You know, I started writing this piece, oh, it must be a
couple of years ago now, and never got around to finishing it off… Until now,
that is, and what could be more appropriate for a Bank Holiday weekend than
burbling on about some old war movie that we’ve all had the opportunity to see
a dozen times or more, even if some of you will no doubt never have taken the
broadcasters up on the opportunity…
There are some films that you know that you really shouldn’t like but you find that, despite yourself, you find
that you do anyway and you really
can’t help it. For me, one of those films is “Where Eagles Dare”, the 1968
action movie based upon the Alistair MacLean book, starring Richard Burton and
Clint Eastwood in which a captured “American General” and, with him, all of the
allied plans for the invasion of Europe, is taken to the Schloss Adler, the
most impregnable prison in the Third Reich, a prison considered so impregnable
that only eagles would dare to try to reach it. When this happens, a fiendish
plot is hatched in London to get the General back, although quite how fiendish
the plot is going to get is, at least at first, not really apparent.
Whenever this film happens to appear on television, I’m
always drawn in by it because, despite all of the “Boy’s Own Adventure”
trappings, there’s a really clever storyline at the heart of it, one which, in
a manner completely unlike Clint Eastwood and all of those nasty Nazis he mows
down during the film, blew me away the first time I sat down and watched it
all the way through, and still amazes me on further viewing…

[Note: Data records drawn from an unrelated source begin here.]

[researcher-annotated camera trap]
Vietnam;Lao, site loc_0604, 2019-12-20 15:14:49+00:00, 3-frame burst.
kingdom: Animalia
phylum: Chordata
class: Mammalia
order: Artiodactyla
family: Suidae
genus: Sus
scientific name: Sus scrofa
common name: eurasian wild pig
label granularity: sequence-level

On paper I shouldn’t like a film like this at all,
especially with my record as an artsy-fartsy wet liberal who usually sees the
appearance of a helicopter in any movie as a sign that the entire industry has
gone to hell in a handcart… After all, there is a quite nasty ruthless streak
running through the film which ought to find me sucking at my teeth and crying
“shame” and much of it is infected with the kind of nonsense and poppycock that
would usually find me reaching for the “off” switch, but it is a quite
compelling film, despite the fact that it does even have a helicopter in it…

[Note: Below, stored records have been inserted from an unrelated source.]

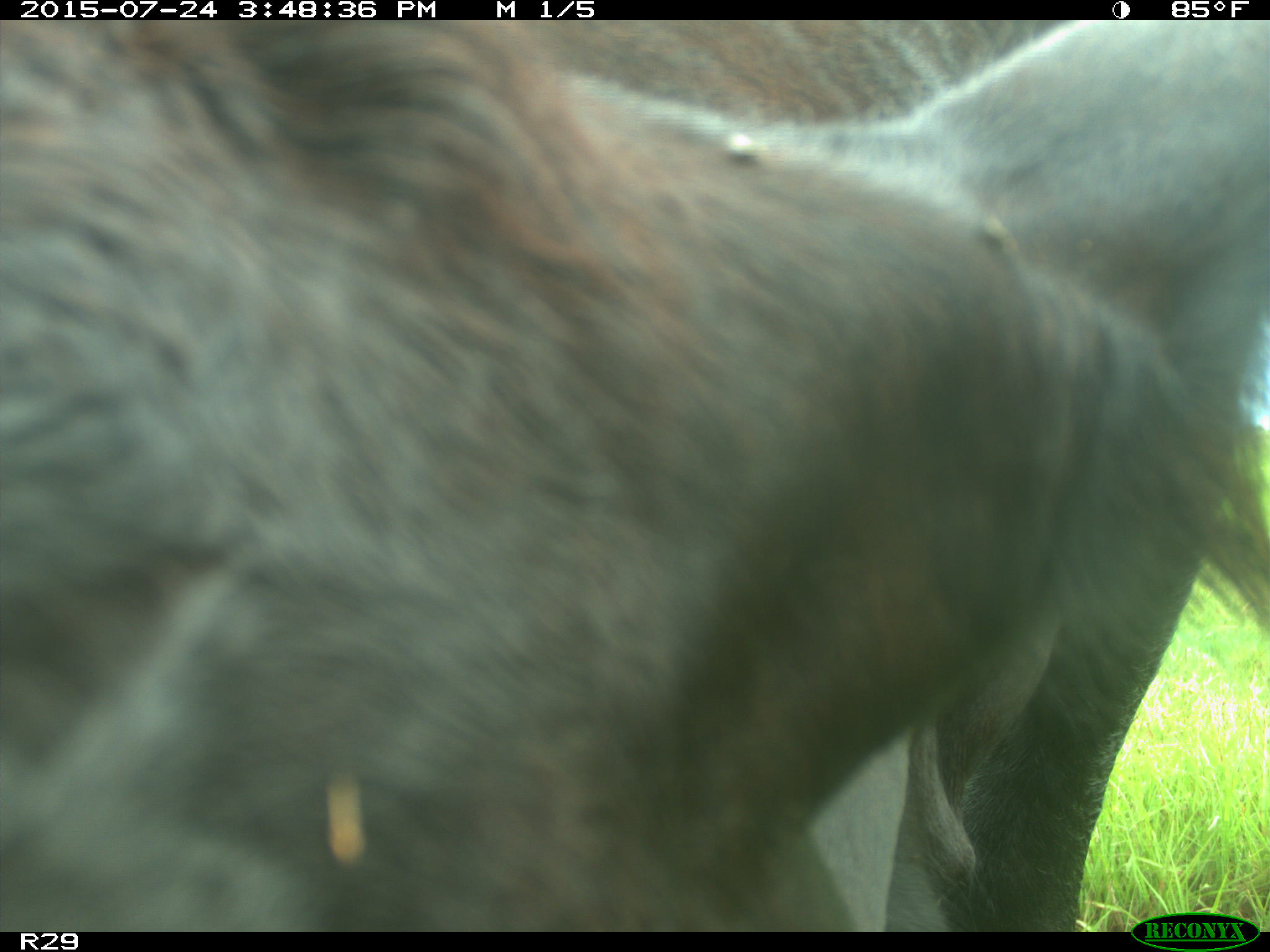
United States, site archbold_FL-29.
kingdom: Animalia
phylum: Chordata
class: Mammalia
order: Artiodactyla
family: Bovidae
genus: Bos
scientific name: Bos taurus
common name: domestic cow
Bos taurus (domestic cow).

It shouldn’t have, of course, but that’s probably a point to
be addressed at another time…
Because, at it’s heart, however, “Where Eagles Dare” is a
caper movie and has a plot that is at the same time so preposterous and yet
absolutely watertight and strange incidents in the first half hour of the movie
pay off in the final fifteen minutes. Even the fact that they go into a shed
and start a bus, and that this bus has a snowplough on the front all becomes
vital to the characters as they try to make their escape later, despite being
barely remarked upon. It’s a classic example of informing the viewer without
drawing attention to it…
As I mentioned earlier, Schloss Adler is a German high
security facility that is so remote that “only eagles would dare” to attempt to
enter it. A high-ranking American General has been captured and taken there for
interrogation and, because he has all the plans for the allied invasion of
Europe in his head it is vital that he be got out.
It doesn’t really
matter of course… He’s just the “MacGuffin” upon which to hang the complexities
of the daredevilry. It doesn’t even matter really, what those plans are or even
whether he’s actually a real General. He could just be some lowly G.I. Joe with
access to a particular secret, all that matters is that he needs to be got out,
and Major Smith and his plucky band of commandos are just the chaps to do it.

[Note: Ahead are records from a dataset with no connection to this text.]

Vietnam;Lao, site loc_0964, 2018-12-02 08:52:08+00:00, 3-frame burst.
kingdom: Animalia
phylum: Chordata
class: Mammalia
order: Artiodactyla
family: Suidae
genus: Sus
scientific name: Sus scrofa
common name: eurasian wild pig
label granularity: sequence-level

It’s really hard to describe what it is that I so enjoy
about “Where Eagles Dare” without telling you the whole plot, so instead I’ll
just describe a few of the special moments that I remember…
There’s that stunning call-sign catchphrase, of course: “Broadsword
calling Danny Boy” which will always draw out another “fan” if you happen to
mutter it within their earshot. I think, in all honesty, the movie would find a
special place in my heart if it was only because of that, but there’s so much
more to enjoy, too.
Quite early on in the film, our heroes Mr Burton and Mr
Eastwood have stripped off their winter whites to reveal Nazi uniforms
underneath and go for a stroll through the main gate to the army base that
services Schloss Adler whilst explaining to each other what’s going on. They
barely break step as they greet the officer on guard at the gate and you
suddenly realise that you’re supposed to realise that they’ve been talking in
fluent German all along.
Derren Nesbitt’s sinister SS officer is a masterclass in
building tension as you never know when and if he’s going to burst into a room
and allow the entire enterprise to unravel, especially as he seems to be just
the sort of suspicious wild card character who might just cause that to happen…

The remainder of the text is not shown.